**Problem statement**
Return every entry from the listing below unaltered.

** Material shown follows **

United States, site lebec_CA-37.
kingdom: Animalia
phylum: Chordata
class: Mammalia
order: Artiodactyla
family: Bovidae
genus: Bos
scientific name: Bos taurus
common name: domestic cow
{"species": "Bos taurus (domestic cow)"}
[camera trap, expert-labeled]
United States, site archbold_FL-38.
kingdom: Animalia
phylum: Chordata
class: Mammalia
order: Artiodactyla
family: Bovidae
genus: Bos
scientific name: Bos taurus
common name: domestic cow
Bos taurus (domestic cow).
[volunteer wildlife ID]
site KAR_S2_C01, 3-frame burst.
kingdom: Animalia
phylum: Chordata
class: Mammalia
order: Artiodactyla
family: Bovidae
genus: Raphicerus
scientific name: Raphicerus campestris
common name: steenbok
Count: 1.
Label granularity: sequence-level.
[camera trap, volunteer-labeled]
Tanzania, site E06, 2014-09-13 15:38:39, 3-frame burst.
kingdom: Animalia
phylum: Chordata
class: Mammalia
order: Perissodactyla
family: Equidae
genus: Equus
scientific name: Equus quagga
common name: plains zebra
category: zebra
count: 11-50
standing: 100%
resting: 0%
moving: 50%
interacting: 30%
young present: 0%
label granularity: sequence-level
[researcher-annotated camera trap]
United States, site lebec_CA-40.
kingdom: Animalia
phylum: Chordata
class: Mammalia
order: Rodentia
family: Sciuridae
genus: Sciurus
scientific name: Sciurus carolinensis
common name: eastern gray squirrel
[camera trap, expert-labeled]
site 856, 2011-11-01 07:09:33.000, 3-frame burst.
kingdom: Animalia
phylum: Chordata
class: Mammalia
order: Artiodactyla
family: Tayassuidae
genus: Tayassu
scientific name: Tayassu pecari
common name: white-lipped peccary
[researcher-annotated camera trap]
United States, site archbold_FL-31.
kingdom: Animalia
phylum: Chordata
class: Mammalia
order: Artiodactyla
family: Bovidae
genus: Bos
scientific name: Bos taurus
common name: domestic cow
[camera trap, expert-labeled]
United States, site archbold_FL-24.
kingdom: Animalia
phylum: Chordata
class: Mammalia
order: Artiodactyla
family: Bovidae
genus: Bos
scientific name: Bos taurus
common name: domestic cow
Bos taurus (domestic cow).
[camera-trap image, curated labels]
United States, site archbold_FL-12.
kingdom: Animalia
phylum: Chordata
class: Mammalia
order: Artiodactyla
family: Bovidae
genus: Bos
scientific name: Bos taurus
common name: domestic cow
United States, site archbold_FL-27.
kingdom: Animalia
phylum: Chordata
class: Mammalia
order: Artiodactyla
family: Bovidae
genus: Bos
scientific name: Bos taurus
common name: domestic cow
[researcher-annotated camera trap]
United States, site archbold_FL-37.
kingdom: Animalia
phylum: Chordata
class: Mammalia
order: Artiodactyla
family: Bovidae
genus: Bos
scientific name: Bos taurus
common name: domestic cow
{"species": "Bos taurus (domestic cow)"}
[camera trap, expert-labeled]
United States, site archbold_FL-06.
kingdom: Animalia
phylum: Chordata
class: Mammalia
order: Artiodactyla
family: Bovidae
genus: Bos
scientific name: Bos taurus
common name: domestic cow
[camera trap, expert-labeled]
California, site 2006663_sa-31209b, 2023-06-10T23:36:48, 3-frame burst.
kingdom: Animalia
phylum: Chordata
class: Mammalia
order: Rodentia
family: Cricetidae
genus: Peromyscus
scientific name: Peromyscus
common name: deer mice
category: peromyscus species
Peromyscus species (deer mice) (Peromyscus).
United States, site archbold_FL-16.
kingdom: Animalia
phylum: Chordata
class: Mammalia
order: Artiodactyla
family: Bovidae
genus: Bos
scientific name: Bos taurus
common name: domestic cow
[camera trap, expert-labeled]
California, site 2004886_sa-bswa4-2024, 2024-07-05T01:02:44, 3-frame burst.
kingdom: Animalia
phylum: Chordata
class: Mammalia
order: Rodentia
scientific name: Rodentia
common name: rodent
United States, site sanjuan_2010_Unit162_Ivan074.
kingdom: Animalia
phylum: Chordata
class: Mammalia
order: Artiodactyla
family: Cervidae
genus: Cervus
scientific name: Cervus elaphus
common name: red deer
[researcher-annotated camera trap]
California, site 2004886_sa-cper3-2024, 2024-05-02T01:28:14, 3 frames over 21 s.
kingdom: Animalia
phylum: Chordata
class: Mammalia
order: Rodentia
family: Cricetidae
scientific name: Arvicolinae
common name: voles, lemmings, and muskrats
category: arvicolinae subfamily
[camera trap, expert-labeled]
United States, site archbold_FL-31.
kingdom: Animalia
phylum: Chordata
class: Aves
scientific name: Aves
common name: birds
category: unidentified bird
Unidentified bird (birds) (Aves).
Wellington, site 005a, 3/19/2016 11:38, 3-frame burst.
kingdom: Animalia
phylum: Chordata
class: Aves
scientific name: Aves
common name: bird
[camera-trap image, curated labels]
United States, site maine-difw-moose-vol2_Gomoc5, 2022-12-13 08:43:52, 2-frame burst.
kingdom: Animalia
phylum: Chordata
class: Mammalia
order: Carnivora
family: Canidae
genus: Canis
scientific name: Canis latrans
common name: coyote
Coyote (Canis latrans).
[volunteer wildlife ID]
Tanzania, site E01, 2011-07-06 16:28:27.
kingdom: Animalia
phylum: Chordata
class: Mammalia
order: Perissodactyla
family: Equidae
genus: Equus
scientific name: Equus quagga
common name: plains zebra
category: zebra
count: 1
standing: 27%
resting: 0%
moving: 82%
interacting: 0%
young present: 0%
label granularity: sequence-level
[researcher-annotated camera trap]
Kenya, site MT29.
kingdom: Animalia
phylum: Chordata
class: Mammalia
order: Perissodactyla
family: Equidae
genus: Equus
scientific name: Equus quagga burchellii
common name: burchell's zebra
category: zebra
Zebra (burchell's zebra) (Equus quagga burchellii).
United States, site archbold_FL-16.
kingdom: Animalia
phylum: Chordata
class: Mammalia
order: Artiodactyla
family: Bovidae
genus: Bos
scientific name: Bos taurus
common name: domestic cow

** End of Material shown **

**Reply**
United States, site lebec_CA-37.
kingdom: Animalia
phylum: Chordata
class: Mammalia
order: Artiodactyla
family: Bovidae
genus: Bos
scientific name: Bos taurus
common name: domestic cow
{"species": "Bos taurus (domestic cow)"}
[camera trap, expert-labeled]
United States, site archbold_FL-38.
kingdom: Animalia
phylum: Chordata
class: Mammalia
order: Artiodactyla
family: Bovidae
genus: Bos
scientific name: Bos taurus
common name: domestic cow
Bos taurus (domestic cow).
[volunteer wildlife ID]
site KAR_S2_C01, 3-frame burst.
kingdom: Animalia
phylum: Chordata
class: Mammalia
order: Artiodactyla
family: Bovidae
genus: Raphicerus
scientific name: Raphicerus campestris
common name: steenbok
Count: 1.
Label granularity: sequence-level.
[camera trap, volunteer-labeled]
Tanzania, site E06, 2014-09-13 15:38:39, 3-frame burst.
kingdom: Animalia
phylum: Chordata
class: Mammalia
order: Perissodactyla
family: Equidae
genus: Equus
scientific name: Equus quagga
common name: plains zebra
category: zebra
count: 11-50
standing: 100%
resting: 0%
moving: 50%
interacting: 30%
young present: 0%
label granularity: sequence-level
[researcher-annotated camera trap]
United States, site lebec_CA-40.
kingdom: Animalia
phylum: Chordata
class: Mammalia
order: Rodentia
family: Sciuridae
genus: Sciurus
scientific name: Sciurus carolinensis
common name: eastern gray squirrel
[camera trap, expert-labeled]
site 856, 2011-11-01 07:09:33.000, 3-frame burst.
kingdom: Animalia
phylum: Chordata
class: Mammalia
order: Artiodactyla
family: Tayassuidae
genus: Tayassu
scientific name: Tayassu pecari
common name: white-lipped peccary
[researcher-annotated camera trap]
United States, site archbold_FL-31.
kingdom: Animalia
phylum: Chordata
class: Mammalia
order: Artiodactyla
family: Bovidae
genus: Bos
scientific name: Bos taurus
common name: domestic cow
[camera trap, expert-labeled]
United States, site archbold_FL-24.
kingdom: Animalia
phylum: Chordata
class: Mammalia
order: Artiodactyla
family: Bovidae
genus: Bos
scientific name: Bos taurus
common name: domestic cow
Bos taurus (domestic cow).
[camera-trap image, curated labels]
United States, site archbold_FL-12.
kingdom: Animalia
phylum: Chordata
class: Mammalia
order: Artiodactyla
family: Bovidae
genus: Bos
scientific name: Bos taurus
common name: domestic cow
United States, site archbold_FL-27.
kingdom: Animalia
phylum: Chordata
class: Mammalia
order: Artiodactyla
family: Bovidae
genus: Bos
scientific name: Bos taurus
common name: domestic cow
[researcher-annotated camera trap]
United States, site archbold_FL-37.
kingdom: Animalia
phylum: Chordata
class: Mammalia
order: Artiodactyla
family: Bovidae
genus: Bos
scientific name: Bos taurus
common name: domestic cow
{"species": "Bos taurus (domestic cow)"}
[camera trap, expert-labeled]
United States, site archbold_FL-06.
kingdom: Animalia
phylum: Chordata
class: Mammalia
order: Artiodactyla
family: Bovidae
genus: Bos
scientific name: Bos taurus
common name: domestic cow
[camera trap, expert-labeled]
California, site 2006663_sa-31209b, 2023-06-10T23:36:48, 3-frame burst.
kingdom: Animalia
phylum: Chordata
class: Mammalia
order: Rodentia
family: Cricetidae
genus: Peromyscus
scientific name: Peromyscus
common name: deer mice
category: peromyscus species
Peromyscus species (deer mice) (Peromyscus).
United States, site archbold_FL-16.
kingdom: Animalia
phylum: Chordata
class: Mammalia
order: Artiodactyla
family: Bovidae
genus: Bos
scientific name: Bos taurus
common name: domestic cow
[camera trap, expert-labeled]
California, site 2004886_sa-bswa4-2024, 2024-07-05T01:02:44, 3-frame burst.
kingdom: Animalia
phylum: Chordata
class: Mammalia
order: Rodentia
scientific name: Rodentia
common name: rodent
United States, site sanjuan_2010_Unit162_Ivan074.
kingdom: Animalia
phylum: Chordata
class: Mammalia
order: Artiodactyla
family: Cervidae
genus: Cervus
scientific name: Cervus elaphus
common name: red deer
[researcher-annotated camera trap]
California, site 2004886_sa-cper3-2024, 2024-05-02T01:28:14, 3 frames over 21 s.
kingdom: Animalia
phylum: Chordata
class: Mammalia
order: Rodentia
family: Cricetidae
scientific name: Arvicolinae
common name: voles, lemmings, and muskrats
category: arvicolinae subfamily
[camera trap, expert-labeled]
United States, site archbold_FL-31.
kingdom: Animalia
phylum: Chordata
class: Aves
scientific name: Aves
common name: birds
category: unidentified bird
Unidentified bird (birds) (Aves).
Wellington, site 005a, 3/19/2016 11:38, 3-frame burst.
kingdom: Animalia
phylum: Chordata
class: Aves
scientific name: Aves
common name: bird
[camera-trap image, curated labels]
United States, site maine-difw-moose-vol2_Gomoc5, 2022-12-13 08:43:52, 2-frame burst.
kingdom: Animalia
phylum: Chordata
class: Mammalia
order: Carnivora
family: Canidae
genus: Canis
scientific name: Canis latrans
common name: coyote
Coyote (Canis latrans).
[volunteer wildlife ID]
Tanzania, site E01, 2011-07-06 16:28:27.
kingdom: Animalia
phylum: Chordata
class: Mammalia
order: Perissodactyla
family: Equidae
genus: Equus
scientific name: Equus quagga
common name: plains zebra
category: zebra
count: 1
standing: 27%
resting: 0%
moving: 82%
interacting: 0%
young present: 0%
label granularity: sequence-level
[researcher-annotated camera trap]
Kenya, site MT29.
kingdom: Animalia
phylum: Chordata
class: Mammalia
order: Perissodactyla
family: Equidae
genus: Equus
scientific name: Equus quagga burchellii
common name: burchell's zebra
category: zebra
Zebra (burchell's zebra) (Equus quagga burchellii).
United States, site archbold_FL-16.
kingdom: Animalia
phylum: Chordata
class: Mammalia
order: Artiodactyla
family: Bovidae
genus: Bos
scientific name: Bos taurus
common name: domestic cow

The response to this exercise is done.